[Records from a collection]
......

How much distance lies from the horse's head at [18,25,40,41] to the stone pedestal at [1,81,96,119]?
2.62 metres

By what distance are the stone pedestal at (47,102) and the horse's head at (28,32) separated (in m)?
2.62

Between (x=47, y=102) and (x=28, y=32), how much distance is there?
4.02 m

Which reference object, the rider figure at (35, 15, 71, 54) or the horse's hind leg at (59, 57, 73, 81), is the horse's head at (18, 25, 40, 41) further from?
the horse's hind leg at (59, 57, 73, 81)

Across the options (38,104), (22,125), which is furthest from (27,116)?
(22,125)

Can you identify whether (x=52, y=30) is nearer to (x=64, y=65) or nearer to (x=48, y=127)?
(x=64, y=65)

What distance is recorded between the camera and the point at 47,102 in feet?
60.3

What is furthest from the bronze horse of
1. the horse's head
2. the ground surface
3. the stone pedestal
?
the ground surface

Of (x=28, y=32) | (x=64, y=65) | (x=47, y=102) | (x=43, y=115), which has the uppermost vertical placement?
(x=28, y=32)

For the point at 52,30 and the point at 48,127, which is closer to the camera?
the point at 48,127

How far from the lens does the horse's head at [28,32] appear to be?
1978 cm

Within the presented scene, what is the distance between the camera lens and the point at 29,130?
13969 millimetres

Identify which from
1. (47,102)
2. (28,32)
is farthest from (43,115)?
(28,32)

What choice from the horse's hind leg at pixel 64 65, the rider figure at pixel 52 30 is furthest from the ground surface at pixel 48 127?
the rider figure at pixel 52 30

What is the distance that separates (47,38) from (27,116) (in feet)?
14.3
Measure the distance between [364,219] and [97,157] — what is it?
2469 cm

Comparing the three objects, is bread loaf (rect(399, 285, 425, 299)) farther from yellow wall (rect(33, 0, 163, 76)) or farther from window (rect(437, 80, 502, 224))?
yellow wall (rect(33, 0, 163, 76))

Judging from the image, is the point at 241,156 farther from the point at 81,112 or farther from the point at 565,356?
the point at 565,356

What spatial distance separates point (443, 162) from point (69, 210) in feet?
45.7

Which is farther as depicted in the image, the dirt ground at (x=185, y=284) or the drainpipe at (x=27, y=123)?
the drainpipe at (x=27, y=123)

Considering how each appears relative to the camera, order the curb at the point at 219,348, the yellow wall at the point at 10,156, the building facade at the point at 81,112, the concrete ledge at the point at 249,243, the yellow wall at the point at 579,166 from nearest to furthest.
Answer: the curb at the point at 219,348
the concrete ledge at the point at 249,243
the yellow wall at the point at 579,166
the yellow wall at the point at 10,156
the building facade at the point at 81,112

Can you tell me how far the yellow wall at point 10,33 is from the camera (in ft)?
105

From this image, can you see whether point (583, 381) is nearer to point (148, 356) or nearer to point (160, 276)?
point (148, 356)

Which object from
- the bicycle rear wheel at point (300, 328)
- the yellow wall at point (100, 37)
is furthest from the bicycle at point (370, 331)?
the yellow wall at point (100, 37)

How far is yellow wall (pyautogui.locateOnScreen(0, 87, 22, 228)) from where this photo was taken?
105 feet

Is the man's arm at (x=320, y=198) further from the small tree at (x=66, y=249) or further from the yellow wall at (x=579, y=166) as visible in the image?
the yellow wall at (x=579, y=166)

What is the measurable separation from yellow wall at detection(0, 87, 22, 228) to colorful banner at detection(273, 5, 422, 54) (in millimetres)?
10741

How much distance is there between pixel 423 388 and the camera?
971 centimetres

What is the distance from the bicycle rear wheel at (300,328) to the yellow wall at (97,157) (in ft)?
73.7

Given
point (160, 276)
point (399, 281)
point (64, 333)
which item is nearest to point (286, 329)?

......

> **To do**
Collect every line of the entries above that contains the string "lens". Case counts, so treat uppercase and lowercase letters as different.

> **Task result**
How far from the lens does the horse's head at [28,32] appear to be?
Within the presented scene, what is the distance between the camera lens and the point at 29,130?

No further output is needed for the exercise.